### Instructions to follow
Copy out exactly every line from the line containing "In the image, which" until the records below end, inclusive of both boundary lines.

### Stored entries

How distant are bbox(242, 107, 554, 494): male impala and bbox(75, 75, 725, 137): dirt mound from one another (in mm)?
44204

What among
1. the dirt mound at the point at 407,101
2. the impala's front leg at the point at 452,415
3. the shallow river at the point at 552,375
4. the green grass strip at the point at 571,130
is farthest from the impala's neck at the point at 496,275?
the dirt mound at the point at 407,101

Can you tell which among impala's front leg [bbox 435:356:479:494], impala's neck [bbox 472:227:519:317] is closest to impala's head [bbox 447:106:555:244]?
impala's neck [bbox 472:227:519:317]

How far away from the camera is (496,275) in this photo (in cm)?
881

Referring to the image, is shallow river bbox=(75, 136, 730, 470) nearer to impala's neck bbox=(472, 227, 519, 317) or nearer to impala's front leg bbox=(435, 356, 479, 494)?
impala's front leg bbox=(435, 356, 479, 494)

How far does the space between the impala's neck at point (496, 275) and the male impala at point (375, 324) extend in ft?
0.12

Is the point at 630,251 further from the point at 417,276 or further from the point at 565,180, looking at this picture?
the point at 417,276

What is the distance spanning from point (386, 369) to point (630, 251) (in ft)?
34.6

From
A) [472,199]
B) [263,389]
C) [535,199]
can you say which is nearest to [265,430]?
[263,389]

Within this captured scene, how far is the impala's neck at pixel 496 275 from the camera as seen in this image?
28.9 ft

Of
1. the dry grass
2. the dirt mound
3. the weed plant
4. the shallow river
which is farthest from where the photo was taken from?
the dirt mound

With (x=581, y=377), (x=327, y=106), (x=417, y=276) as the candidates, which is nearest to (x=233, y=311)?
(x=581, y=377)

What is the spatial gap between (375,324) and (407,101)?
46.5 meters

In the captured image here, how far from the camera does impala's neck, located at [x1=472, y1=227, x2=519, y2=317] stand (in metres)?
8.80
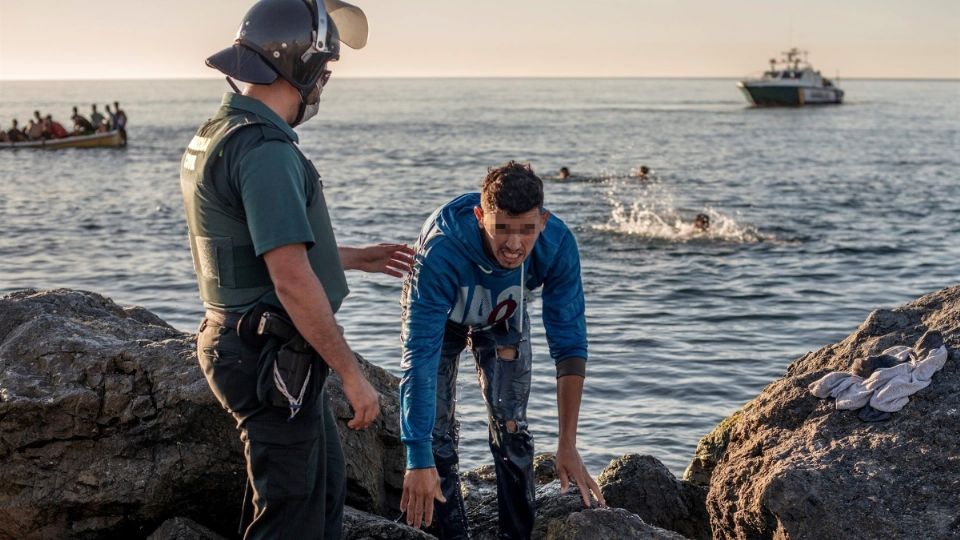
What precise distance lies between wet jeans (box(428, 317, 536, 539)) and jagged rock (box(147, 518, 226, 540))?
1053 mm

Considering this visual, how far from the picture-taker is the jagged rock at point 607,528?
4849 mm

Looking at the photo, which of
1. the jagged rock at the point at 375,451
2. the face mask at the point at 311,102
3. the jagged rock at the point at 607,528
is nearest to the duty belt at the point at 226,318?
the face mask at the point at 311,102

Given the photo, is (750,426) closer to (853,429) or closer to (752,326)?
(853,429)

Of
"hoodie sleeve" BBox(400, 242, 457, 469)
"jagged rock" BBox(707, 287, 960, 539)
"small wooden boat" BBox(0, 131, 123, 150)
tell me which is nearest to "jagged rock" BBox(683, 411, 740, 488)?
"jagged rock" BBox(707, 287, 960, 539)

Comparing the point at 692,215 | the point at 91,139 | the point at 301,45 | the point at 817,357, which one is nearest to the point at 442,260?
the point at 301,45

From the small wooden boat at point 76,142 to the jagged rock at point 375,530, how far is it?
167 ft

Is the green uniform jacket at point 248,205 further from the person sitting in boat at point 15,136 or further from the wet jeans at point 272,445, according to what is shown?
the person sitting in boat at point 15,136

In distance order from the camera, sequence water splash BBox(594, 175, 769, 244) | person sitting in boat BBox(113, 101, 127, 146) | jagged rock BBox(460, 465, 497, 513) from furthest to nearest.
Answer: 1. person sitting in boat BBox(113, 101, 127, 146)
2. water splash BBox(594, 175, 769, 244)
3. jagged rock BBox(460, 465, 497, 513)

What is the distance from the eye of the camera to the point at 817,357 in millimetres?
6469

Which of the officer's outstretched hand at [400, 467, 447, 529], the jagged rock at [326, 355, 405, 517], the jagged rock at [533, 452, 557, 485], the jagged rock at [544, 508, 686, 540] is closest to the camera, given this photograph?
the officer's outstretched hand at [400, 467, 447, 529]

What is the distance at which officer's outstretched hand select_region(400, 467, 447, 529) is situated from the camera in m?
4.57

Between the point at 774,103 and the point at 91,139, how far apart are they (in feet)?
266

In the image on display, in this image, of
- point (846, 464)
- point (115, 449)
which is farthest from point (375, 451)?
point (846, 464)

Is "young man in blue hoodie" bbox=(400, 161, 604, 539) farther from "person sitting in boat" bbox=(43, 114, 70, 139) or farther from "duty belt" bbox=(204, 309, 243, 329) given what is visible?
"person sitting in boat" bbox=(43, 114, 70, 139)
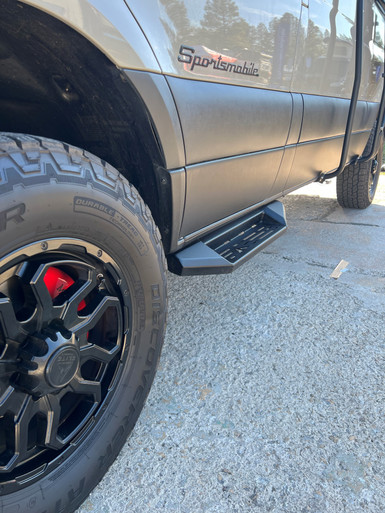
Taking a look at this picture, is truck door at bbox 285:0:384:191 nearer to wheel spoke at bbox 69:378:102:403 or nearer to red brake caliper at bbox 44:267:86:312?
red brake caliper at bbox 44:267:86:312

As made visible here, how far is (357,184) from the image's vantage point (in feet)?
14.9

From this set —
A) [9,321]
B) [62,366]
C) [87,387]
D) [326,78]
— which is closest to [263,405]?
[87,387]

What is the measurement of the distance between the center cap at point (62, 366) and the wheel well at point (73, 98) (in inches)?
25.9

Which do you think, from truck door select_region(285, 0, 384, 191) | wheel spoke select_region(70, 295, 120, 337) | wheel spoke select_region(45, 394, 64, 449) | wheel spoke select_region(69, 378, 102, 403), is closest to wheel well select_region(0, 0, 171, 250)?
wheel spoke select_region(70, 295, 120, 337)

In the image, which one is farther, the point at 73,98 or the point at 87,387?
the point at 73,98

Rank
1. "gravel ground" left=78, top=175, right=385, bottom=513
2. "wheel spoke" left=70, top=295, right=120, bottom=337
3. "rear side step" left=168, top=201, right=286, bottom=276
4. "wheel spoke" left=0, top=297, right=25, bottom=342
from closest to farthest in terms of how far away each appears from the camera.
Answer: "wheel spoke" left=0, top=297, right=25, bottom=342
"wheel spoke" left=70, top=295, right=120, bottom=337
"gravel ground" left=78, top=175, right=385, bottom=513
"rear side step" left=168, top=201, right=286, bottom=276

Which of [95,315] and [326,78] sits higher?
[326,78]

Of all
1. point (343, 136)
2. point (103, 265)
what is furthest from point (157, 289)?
point (343, 136)

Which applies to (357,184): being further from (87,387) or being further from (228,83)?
(87,387)

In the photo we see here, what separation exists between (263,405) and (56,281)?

### Result below
In the image, which one is farther, the point at 73,98 or the point at 87,387?
the point at 73,98

Rank
1. "gravel ground" left=78, top=175, right=385, bottom=513
2. "wheel spoke" left=70, top=295, right=120, bottom=337
3. "rear side step" left=168, top=201, right=286, bottom=276
4. "wheel spoke" left=0, top=297, right=25, bottom=342
from closest to farthest in terms of how far away each appears from the camera.
Answer: "wheel spoke" left=0, top=297, right=25, bottom=342
"wheel spoke" left=70, top=295, right=120, bottom=337
"gravel ground" left=78, top=175, right=385, bottom=513
"rear side step" left=168, top=201, right=286, bottom=276

Which of [95,315] and [326,78] sits higher?
[326,78]

Of all
1. point (343, 136)
2. point (103, 265)
what is furthest from point (157, 289)?
point (343, 136)

Which applies to (357,184): being further from (87,387) or being further from (228,83)?
(87,387)

In the photo we see here, what separation exists between (263,405) and (56,281)?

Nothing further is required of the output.